Water systems including eyebaths and face wash fountains, showers, spa/whirlpool baths, and sprinkler and hose reel systems need regular monitoring to ensure that there are no favorable conditions for legionella to grow.
Other equipment that risk legionella growth include non-disposable nebulizers used for respiratory therapy, irrigation systems, fire, dust and odor-suppression systems, paint spray preparation equipment and tunnel pasteurizers. This equipment will usually have ambient temperature that are favorable for these bacteria.
Other industrial and commercial water systems that are at risk of harboring this bacteria include horticultural misting systems, vehicle washers, fountains and decorative water features, industrial effluent treatment plants and powered dental equipment are also subject to this requirement.

Why is legionella risk assessment required?

HSE laws require that a landlord has the duty to provide a safe environment for any person working or residing in a building.
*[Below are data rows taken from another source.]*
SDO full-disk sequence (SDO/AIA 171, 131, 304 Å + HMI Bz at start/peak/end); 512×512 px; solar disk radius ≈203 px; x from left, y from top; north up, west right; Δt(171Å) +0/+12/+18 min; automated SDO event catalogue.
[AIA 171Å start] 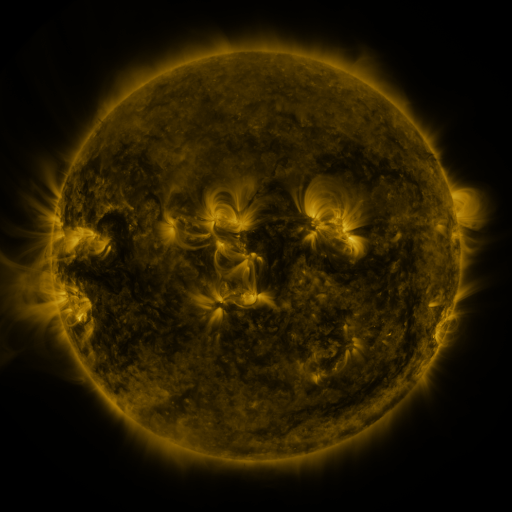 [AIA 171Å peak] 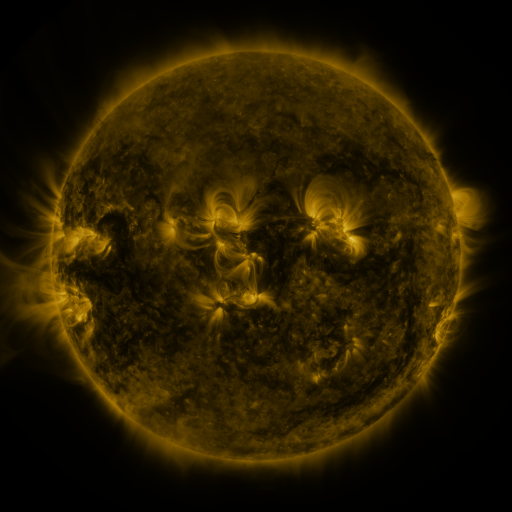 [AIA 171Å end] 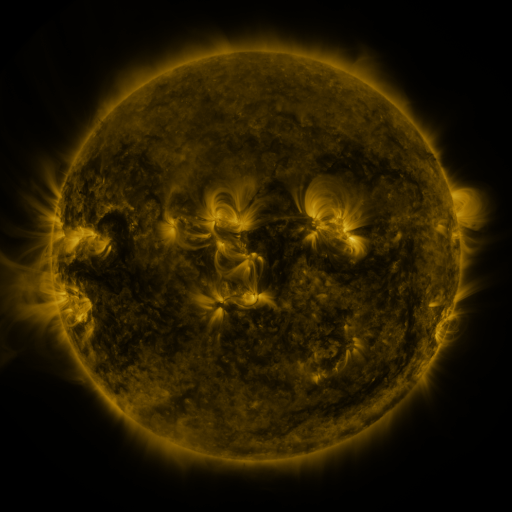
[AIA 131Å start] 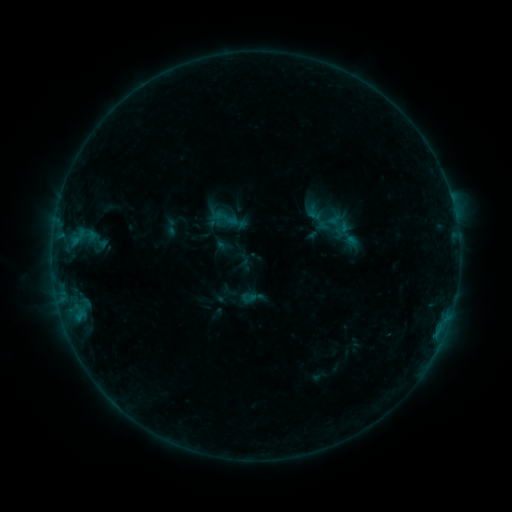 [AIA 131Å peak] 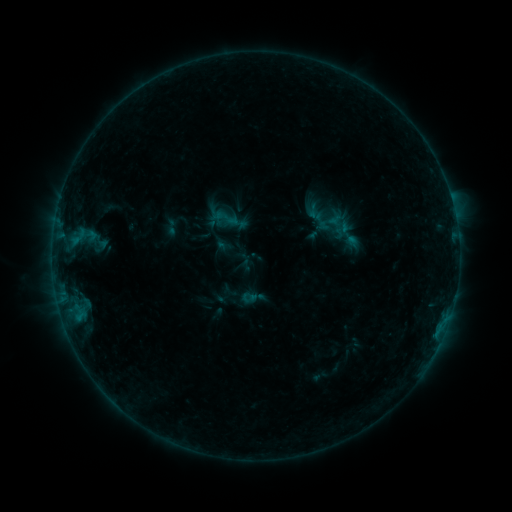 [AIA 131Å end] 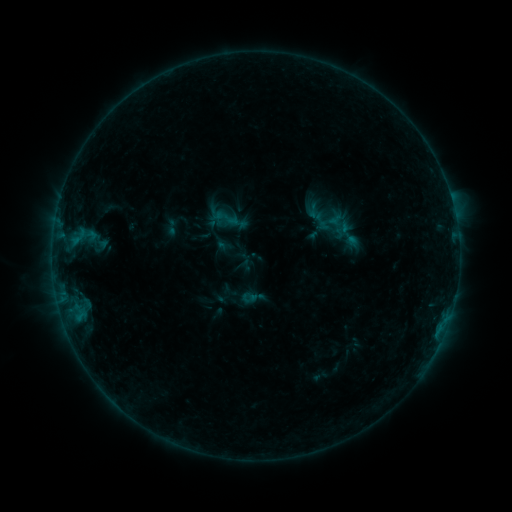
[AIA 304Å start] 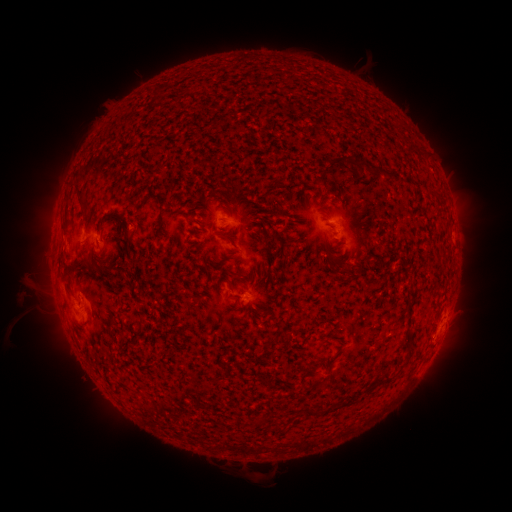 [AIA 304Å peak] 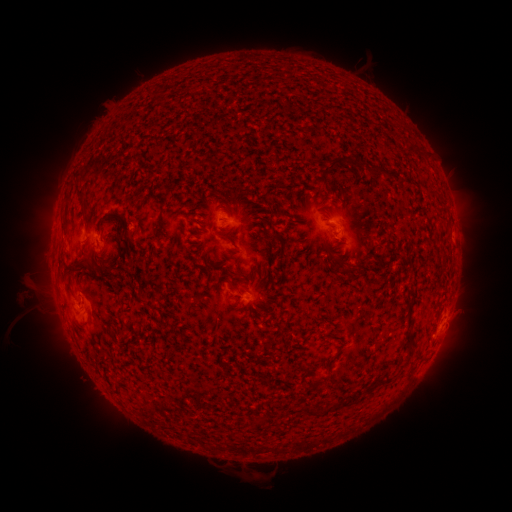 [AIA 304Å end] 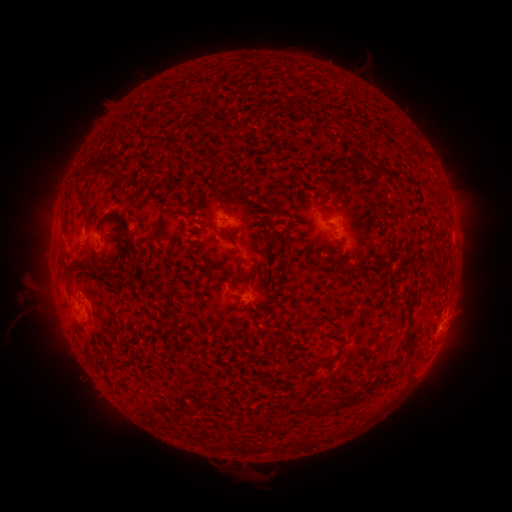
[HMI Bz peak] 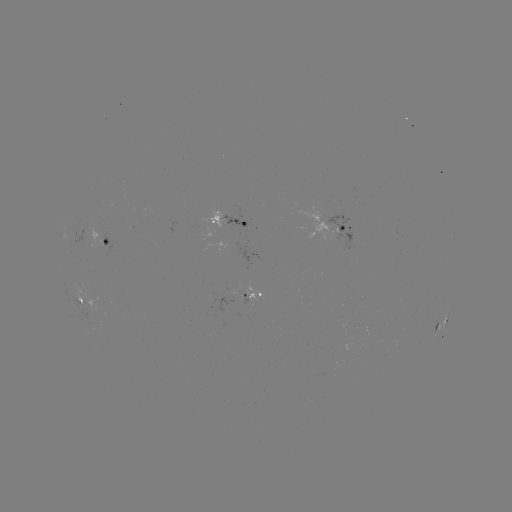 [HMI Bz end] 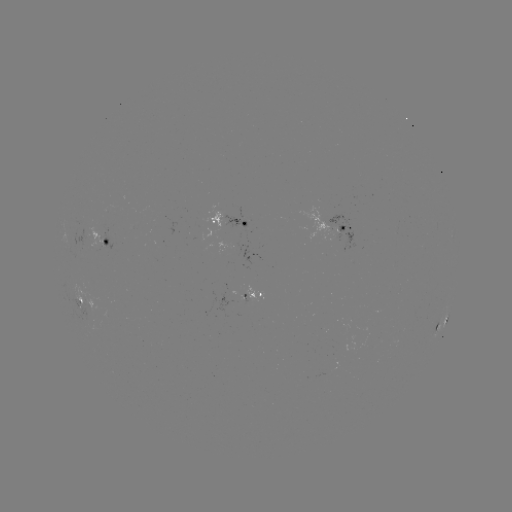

nothing was catalogued: no classed flare, no EUV trigger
A landlord in this respect stands for private landlords, housing cooperatives, local authorities, housing associations, leasing or letting premises like hotels and hostels.

The law requires that the landlord take this responsibility, or appoint a qualified person with the experience to conduct a legionella risk assessment.

How is it done?

If you are doing a legionella test in Reading or any other place in the UK, there is a standard way of doing it. The person conducting the test must look at the core operations of all the water systems on the premises. The test must look at the existing operational methodology including commissioning, period of operation, maintenance and management of each component of the systems.
When should it be done?

This assessment should be done every 2 years, and when the following circumstances change:

• When there are changes to the water plant or system
• When the building is changing use
• When there is new information on risk control measures
• When monitoring shows that existing controls are no longer effective.